TEKSTFRAGMENT.
02 april 2019, La Madeleine (Brussel)
Wanneer je een groep/muzikant voor een derde maal in 4 maand de tijd live aan het werk ziet, dan zou je als 'fan' kunnen bestempeld worden. Bestaat die band echter uit twee immens talentrijke en aantrekkelijke dames én zitten er verplaatsingen naar Keulen en Amsterdam tussen, dan steekt de term 'stalker' voorzichtig de kop op, niet?
Megan en Rebecca van Larkin Poe hebben er net een succesvolle EU/UK club tour op zitten: 20 van de 22 shows waren uitverkocht. Eén van de (net) niet uitverkochte avonden was deze in....La Madeleine (Brussel). En toch was het een enorm succes gezien er zomaar even een kleine 500 fans kwamen opdagen, wat evenveel was als in een uitverkochte Luxor (Keulen) en méér dan in een uitverkochte Bitterzoet (Amsterdam). Proficiat dames, zoiets flikken in België is erg straf! De tevredenheid over deze turnout kon je dan ook duidelijk van de gezichten aflezen en als dank werd het publiek beloond met - nog maar eens - een schitterend optreden.

GETOONDE INFORMATIE.
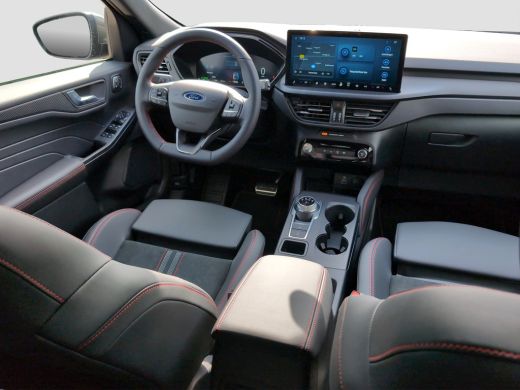 Ford Kuga 2.5 PHEV ST-Line X | 12-weg verstelbare voorstoelen - AGR gecertificeerd | Achterbank verwarmd | ... ActivLease financial lease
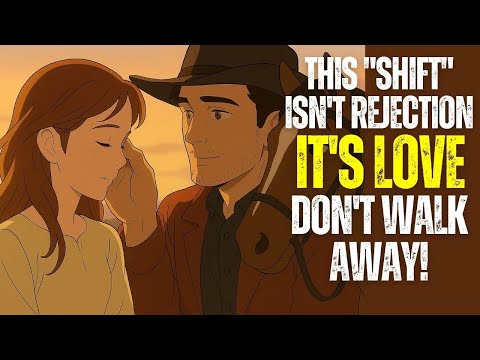 Avoidant Attachment: This "Shift" Isn't Rejection. It's Love (Don't Walk Away)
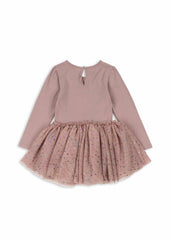 Dresses | Kids Konges Sløjd FAIRY BALLERINA DRESS GRS Etoile Multi Shadow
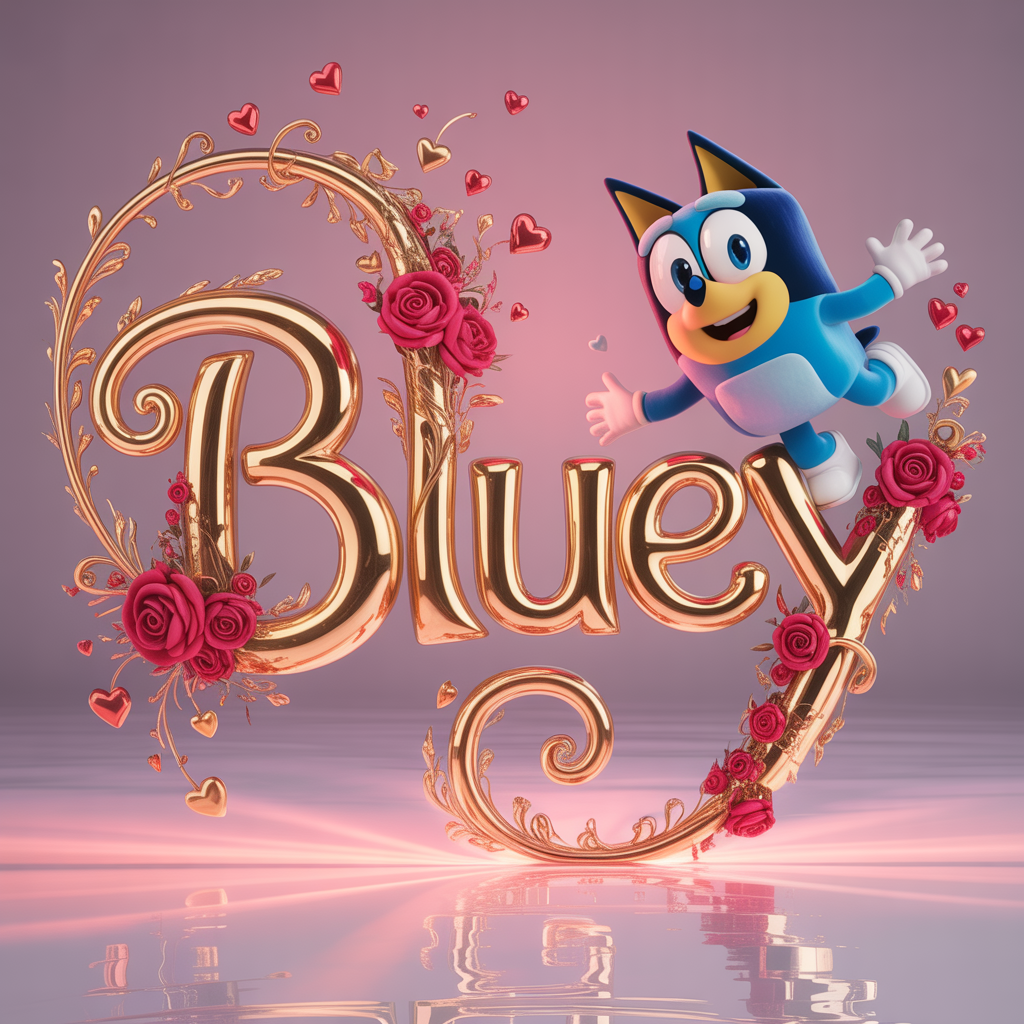 Bluey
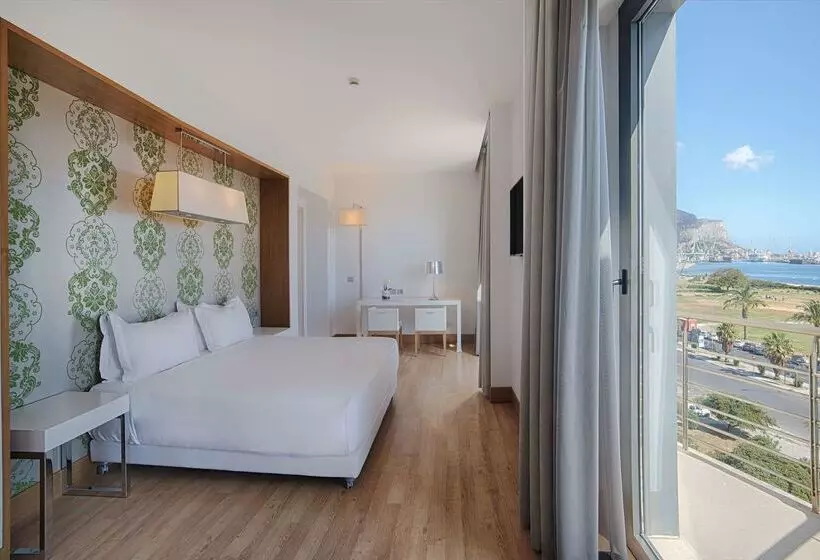 Fotos del hotel Nh Palermo:  9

JOUW DOEL. Hoeveel shows van de EU/UK-clubtour waren volgens het concertverslag uitverkocht? De vermeldingen zijn afkomstig uit een andere bron.

ANTWOORD OP OEFENING. 20 van de 22 shows waren uitverkocht.